There is an opportunity for a fascinating character study here with McCandless’s rejection of possessions not simply covering the material, but also those of identity as he cuts himself off emotionally and changes his name to Alexander Supertramp. It’s both a literary and psychological choice and connects with his dismissal of family; a judgement so severe and strange when you consider the love that he clearly has for his sister, a recurring character in didactic voiceover.
There’s also the lofty transfiguration of father, God and nature, as he escapes one, and finds the other, at least in some form.

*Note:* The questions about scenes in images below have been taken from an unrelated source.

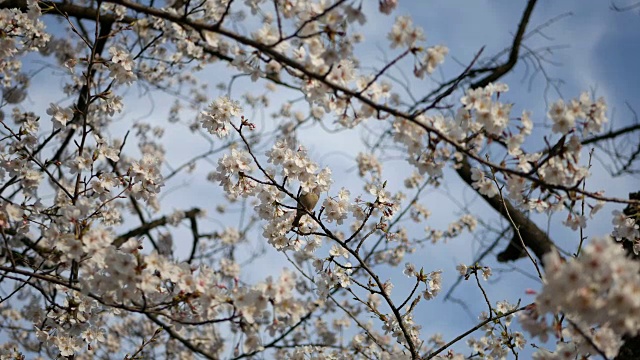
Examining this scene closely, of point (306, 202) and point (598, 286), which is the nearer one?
point (598, 286)

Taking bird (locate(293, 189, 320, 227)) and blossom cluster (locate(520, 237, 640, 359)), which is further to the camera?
bird (locate(293, 189, 320, 227))

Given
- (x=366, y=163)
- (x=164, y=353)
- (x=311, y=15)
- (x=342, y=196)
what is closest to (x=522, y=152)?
(x=311, y=15)

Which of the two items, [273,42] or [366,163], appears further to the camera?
[366,163]

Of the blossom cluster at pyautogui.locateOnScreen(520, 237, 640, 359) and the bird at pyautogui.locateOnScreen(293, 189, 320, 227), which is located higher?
the bird at pyautogui.locateOnScreen(293, 189, 320, 227)

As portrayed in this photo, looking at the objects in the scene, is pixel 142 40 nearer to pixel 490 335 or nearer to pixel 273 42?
pixel 273 42

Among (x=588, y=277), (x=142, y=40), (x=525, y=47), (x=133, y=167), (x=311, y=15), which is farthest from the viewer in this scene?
(x=525, y=47)

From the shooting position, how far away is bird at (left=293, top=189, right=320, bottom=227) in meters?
2.72

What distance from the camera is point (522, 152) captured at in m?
1.94

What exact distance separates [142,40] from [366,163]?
288 cm

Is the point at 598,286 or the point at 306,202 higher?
the point at 306,202

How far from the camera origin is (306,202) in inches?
109

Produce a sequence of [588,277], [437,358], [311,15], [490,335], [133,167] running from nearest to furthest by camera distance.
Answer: [588,277], [311,15], [133,167], [437,358], [490,335]

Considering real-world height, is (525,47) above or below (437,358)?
above

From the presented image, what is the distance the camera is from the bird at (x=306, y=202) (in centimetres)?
272
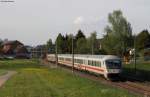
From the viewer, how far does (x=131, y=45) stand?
140375 mm

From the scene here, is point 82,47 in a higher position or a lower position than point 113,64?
higher

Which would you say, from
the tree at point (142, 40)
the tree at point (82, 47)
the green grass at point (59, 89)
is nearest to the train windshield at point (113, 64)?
the green grass at point (59, 89)

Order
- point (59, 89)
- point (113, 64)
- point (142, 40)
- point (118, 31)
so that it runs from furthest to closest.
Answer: point (142, 40), point (118, 31), point (113, 64), point (59, 89)

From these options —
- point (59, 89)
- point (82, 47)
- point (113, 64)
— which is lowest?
point (59, 89)

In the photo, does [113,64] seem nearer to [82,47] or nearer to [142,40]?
[142,40]

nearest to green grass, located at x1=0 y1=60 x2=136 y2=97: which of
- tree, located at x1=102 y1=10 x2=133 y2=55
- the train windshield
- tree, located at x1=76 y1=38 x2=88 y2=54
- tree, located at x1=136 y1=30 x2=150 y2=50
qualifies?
the train windshield

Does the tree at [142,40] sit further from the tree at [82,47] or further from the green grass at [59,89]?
the green grass at [59,89]

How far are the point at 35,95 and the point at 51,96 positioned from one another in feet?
5.81

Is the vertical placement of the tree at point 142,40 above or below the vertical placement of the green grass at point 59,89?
above

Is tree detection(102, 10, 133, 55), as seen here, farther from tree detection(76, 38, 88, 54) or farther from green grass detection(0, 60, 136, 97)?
green grass detection(0, 60, 136, 97)

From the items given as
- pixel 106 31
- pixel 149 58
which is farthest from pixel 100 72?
pixel 106 31

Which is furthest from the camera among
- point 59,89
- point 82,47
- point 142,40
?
point 82,47

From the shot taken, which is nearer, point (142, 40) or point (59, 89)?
point (59, 89)

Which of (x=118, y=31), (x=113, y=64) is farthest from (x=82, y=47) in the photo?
(x=113, y=64)
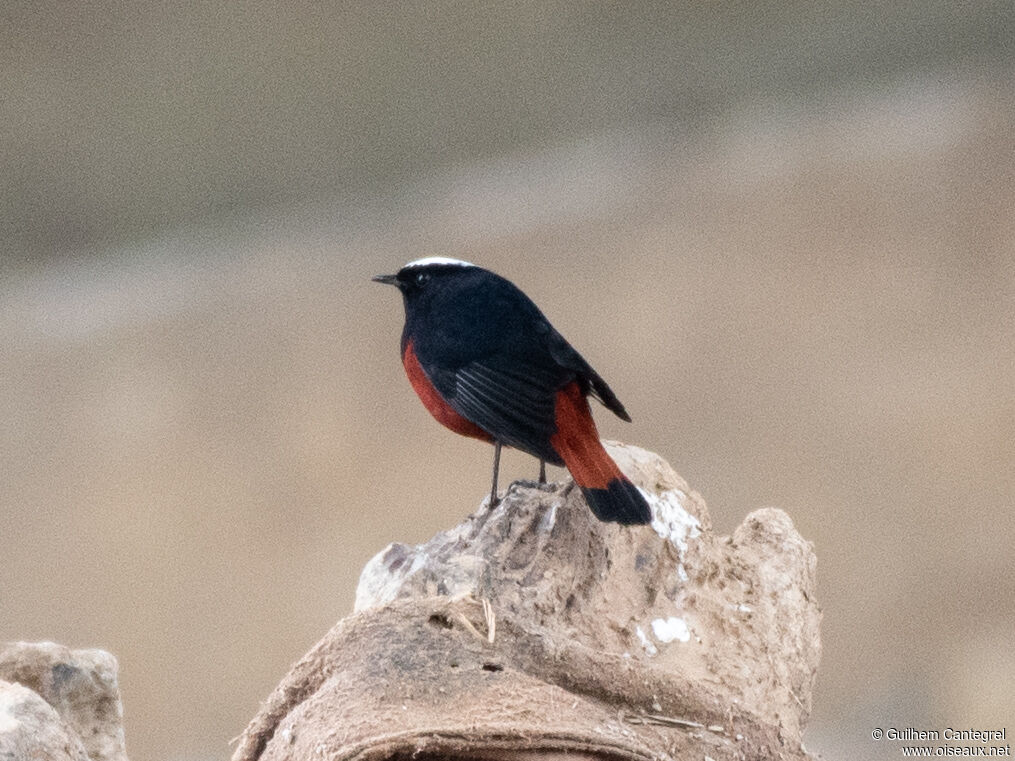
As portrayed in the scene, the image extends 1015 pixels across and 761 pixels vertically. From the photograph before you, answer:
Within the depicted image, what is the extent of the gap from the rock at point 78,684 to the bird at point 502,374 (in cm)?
65

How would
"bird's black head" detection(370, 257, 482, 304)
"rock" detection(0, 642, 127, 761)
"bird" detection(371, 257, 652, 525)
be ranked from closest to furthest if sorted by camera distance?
"rock" detection(0, 642, 127, 761)
"bird" detection(371, 257, 652, 525)
"bird's black head" detection(370, 257, 482, 304)

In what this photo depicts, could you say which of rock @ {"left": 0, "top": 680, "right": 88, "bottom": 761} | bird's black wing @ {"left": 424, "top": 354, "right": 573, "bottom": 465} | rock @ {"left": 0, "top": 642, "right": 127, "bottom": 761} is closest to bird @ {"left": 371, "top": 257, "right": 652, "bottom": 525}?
bird's black wing @ {"left": 424, "top": 354, "right": 573, "bottom": 465}

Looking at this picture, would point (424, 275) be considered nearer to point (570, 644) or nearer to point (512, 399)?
point (512, 399)

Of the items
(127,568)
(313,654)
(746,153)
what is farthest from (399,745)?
(127,568)

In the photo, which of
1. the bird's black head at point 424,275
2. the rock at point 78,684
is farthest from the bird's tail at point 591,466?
the rock at point 78,684

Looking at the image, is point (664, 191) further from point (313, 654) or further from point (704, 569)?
A: point (313, 654)

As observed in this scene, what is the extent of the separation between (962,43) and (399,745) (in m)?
3.92

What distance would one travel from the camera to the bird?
206cm

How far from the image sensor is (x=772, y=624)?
1855mm

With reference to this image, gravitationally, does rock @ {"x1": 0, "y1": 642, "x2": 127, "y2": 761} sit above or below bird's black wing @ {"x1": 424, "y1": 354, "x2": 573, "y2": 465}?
below

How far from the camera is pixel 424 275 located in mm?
2580

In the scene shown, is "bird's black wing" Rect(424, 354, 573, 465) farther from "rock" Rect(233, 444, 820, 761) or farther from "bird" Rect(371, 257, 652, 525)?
"rock" Rect(233, 444, 820, 761)

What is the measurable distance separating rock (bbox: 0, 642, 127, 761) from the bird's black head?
1081mm

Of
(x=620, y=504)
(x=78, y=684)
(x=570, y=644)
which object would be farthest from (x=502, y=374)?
(x=78, y=684)
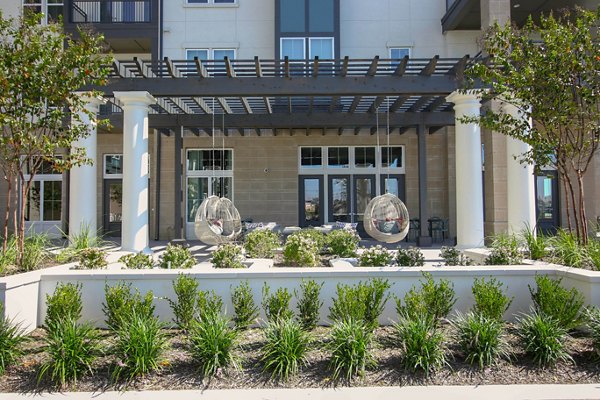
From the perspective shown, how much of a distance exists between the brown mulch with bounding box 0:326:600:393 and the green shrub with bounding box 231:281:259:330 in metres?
0.77

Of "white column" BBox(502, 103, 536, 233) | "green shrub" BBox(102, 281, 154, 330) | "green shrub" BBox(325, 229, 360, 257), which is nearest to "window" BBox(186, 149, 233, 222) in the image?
"green shrub" BBox(325, 229, 360, 257)

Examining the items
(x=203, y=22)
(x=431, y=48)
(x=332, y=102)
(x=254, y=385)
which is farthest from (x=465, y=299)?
(x=203, y=22)

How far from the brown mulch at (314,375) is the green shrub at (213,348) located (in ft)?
0.26

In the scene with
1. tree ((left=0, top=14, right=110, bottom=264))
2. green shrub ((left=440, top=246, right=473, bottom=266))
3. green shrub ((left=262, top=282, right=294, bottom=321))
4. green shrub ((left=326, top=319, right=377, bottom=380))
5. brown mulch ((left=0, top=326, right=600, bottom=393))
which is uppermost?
tree ((left=0, top=14, right=110, bottom=264))

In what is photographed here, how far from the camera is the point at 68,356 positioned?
4262 mm

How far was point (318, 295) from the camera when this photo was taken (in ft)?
18.9

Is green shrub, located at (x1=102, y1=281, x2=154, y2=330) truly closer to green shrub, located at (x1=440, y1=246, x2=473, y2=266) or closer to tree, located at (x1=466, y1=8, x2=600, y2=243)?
green shrub, located at (x1=440, y1=246, x2=473, y2=266)

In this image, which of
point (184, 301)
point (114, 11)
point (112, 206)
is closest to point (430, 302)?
point (184, 301)

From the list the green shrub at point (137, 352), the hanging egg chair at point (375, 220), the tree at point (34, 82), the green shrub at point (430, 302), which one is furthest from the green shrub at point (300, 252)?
the tree at point (34, 82)

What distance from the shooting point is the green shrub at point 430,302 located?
5.08 metres

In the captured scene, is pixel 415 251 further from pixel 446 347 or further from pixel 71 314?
pixel 71 314

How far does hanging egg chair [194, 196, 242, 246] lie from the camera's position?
1015 cm

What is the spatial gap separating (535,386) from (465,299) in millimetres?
1941

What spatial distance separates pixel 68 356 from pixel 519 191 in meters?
9.96
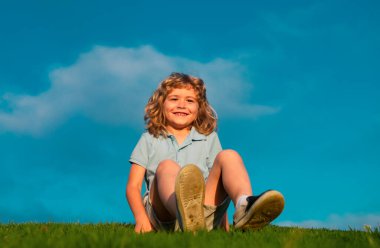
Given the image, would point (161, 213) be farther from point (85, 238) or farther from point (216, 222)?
point (85, 238)

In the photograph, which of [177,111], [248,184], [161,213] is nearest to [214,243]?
[248,184]

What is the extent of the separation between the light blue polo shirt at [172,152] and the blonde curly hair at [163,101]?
0.13 metres

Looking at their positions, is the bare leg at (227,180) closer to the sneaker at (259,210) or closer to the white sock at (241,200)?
the white sock at (241,200)

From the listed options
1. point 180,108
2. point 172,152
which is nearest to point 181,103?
point 180,108

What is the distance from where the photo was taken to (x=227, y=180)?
15.9ft

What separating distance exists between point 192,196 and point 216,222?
3.58 feet

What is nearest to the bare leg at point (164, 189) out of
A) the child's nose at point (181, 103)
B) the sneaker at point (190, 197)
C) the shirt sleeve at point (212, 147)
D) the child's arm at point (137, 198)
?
the child's arm at point (137, 198)

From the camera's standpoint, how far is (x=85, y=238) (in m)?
3.57

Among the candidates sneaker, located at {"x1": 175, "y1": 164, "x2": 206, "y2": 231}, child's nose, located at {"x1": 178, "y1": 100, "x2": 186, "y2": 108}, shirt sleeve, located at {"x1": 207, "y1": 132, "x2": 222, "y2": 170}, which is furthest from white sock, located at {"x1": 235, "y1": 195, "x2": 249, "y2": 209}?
child's nose, located at {"x1": 178, "y1": 100, "x2": 186, "y2": 108}

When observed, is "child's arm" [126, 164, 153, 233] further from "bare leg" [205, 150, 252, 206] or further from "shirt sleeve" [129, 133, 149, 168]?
"bare leg" [205, 150, 252, 206]

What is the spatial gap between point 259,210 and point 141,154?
2102mm

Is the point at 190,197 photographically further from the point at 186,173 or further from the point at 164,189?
the point at 164,189

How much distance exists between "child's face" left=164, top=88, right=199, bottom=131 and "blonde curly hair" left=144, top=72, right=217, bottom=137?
9cm

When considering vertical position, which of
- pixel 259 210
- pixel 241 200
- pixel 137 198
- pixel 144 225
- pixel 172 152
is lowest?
pixel 259 210
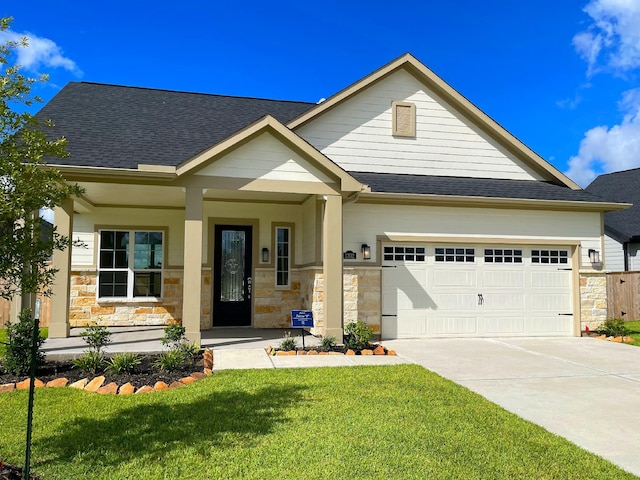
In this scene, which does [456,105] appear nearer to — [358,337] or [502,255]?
[502,255]

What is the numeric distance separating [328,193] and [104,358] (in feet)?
16.5

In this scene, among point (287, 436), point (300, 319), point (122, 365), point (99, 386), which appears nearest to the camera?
point (287, 436)

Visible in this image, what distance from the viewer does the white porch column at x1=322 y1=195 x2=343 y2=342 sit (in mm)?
9328

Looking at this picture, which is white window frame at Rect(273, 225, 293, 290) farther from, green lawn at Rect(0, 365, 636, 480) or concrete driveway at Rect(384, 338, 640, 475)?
green lawn at Rect(0, 365, 636, 480)

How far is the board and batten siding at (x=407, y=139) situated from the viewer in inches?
465

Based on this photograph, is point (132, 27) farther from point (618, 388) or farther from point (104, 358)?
point (618, 388)

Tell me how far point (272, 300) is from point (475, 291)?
502cm

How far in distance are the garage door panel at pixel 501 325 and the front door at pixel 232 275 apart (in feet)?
19.1

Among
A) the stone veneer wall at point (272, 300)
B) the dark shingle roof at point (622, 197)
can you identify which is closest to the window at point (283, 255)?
the stone veneer wall at point (272, 300)

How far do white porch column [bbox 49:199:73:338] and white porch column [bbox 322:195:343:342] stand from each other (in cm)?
525

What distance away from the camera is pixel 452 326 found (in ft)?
35.9

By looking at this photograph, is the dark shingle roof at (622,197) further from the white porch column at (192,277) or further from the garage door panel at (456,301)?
the white porch column at (192,277)

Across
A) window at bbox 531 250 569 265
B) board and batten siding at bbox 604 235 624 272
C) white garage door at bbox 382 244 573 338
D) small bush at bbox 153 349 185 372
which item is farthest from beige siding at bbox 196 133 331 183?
board and batten siding at bbox 604 235 624 272

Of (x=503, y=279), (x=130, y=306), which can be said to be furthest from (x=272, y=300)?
(x=503, y=279)
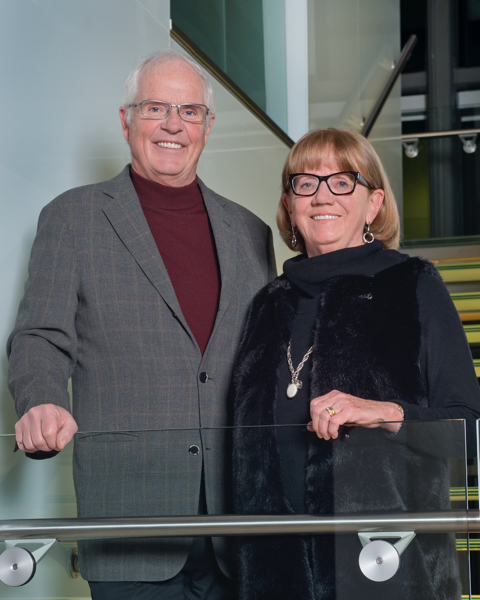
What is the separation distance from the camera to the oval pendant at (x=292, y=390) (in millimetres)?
1680

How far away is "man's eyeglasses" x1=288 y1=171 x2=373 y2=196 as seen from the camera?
6.05ft

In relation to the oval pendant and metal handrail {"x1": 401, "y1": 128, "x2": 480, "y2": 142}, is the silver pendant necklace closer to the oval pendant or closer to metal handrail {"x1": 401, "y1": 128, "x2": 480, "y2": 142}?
the oval pendant

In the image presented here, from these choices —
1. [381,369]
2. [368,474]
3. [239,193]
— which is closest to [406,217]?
[239,193]

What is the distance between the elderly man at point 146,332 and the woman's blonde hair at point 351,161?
1.10 ft

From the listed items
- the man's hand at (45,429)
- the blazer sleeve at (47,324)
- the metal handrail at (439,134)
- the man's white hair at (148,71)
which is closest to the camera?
the man's hand at (45,429)

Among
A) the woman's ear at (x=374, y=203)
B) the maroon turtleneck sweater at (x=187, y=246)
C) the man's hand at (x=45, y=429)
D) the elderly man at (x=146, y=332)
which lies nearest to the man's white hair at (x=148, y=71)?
the elderly man at (x=146, y=332)

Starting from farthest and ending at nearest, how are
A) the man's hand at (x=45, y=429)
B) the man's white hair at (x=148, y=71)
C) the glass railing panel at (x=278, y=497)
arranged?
1. the man's white hair at (x=148, y=71)
2. the man's hand at (x=45, y=429)
3. the glass railing panel at (x=278, y=497)

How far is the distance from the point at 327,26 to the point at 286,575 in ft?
16.4

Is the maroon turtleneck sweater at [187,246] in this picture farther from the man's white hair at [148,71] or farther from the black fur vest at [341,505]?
the black fur vest at [341,505]

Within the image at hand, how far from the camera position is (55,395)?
155cm

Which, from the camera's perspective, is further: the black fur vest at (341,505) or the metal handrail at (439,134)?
the metal handrail at (439,134)

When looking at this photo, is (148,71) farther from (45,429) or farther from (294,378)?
(45,429)

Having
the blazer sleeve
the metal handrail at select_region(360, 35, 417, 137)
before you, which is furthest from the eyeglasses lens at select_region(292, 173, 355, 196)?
the metal handrail at select_region(360, 35, 417, 137)

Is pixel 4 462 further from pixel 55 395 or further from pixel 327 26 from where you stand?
pixel 327 26
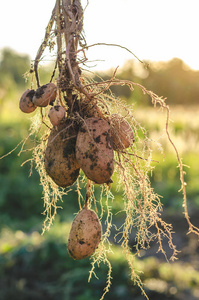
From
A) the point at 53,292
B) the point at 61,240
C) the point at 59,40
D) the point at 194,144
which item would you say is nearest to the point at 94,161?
the point at 59,40

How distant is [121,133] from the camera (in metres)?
0.92

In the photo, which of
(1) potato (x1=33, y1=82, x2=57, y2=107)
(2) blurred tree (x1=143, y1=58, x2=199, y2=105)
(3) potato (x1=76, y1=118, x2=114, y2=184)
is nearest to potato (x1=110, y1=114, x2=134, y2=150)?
(3) potato (x1=76, y1=118, x2=114, y2=184)

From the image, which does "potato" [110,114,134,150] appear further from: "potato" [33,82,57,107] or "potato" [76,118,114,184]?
"potato" [33,82,57,107]

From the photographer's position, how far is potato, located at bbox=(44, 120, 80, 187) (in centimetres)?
85

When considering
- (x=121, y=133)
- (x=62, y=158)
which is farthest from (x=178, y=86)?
(x=62, y=158)

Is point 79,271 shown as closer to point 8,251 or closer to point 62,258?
point 62,258

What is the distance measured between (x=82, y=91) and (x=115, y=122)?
146mm

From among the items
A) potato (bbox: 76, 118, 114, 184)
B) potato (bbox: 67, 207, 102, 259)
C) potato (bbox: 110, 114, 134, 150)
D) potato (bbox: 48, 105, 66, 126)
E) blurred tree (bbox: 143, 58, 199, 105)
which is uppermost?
blurred tree (bbox: 143, 58, 199, 105)

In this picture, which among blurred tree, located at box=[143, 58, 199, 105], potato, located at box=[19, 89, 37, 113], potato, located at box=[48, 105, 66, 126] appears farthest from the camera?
blurred tree, located at box=[143, 58, 199, 105]

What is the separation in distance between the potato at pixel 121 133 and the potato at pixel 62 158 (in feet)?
0.38

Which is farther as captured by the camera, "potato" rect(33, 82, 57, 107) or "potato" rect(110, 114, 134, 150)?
"potato" rect(110, 114, 134, 150)

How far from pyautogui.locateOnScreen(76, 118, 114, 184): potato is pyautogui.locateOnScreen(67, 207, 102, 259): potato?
0.43 feet

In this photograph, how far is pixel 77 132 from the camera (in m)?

There’s a cruel irony at work in that while the landscape offers freedom, it too is a father, ready to educate and inspire while at the same time punishing just as cruelly as one made of flesh, as McCandless so tragically discovers.
And yet these are more observations than anything suggestive of McCandless as portrayed here. While he meets a variety of characters on his journey, from the hippy duo (Catherine Keener & Brian H. Dierker) that along with their Slab City encampment personifies the fading memory of some free America to the lonely retired soldier (brilliantly realised by Hal Holbrook) who attempts to impart some wisdom on the young drifter there’s no sense that he has developed as a character. Remaining resolute in his questing for Alaska to an almost obstinate level.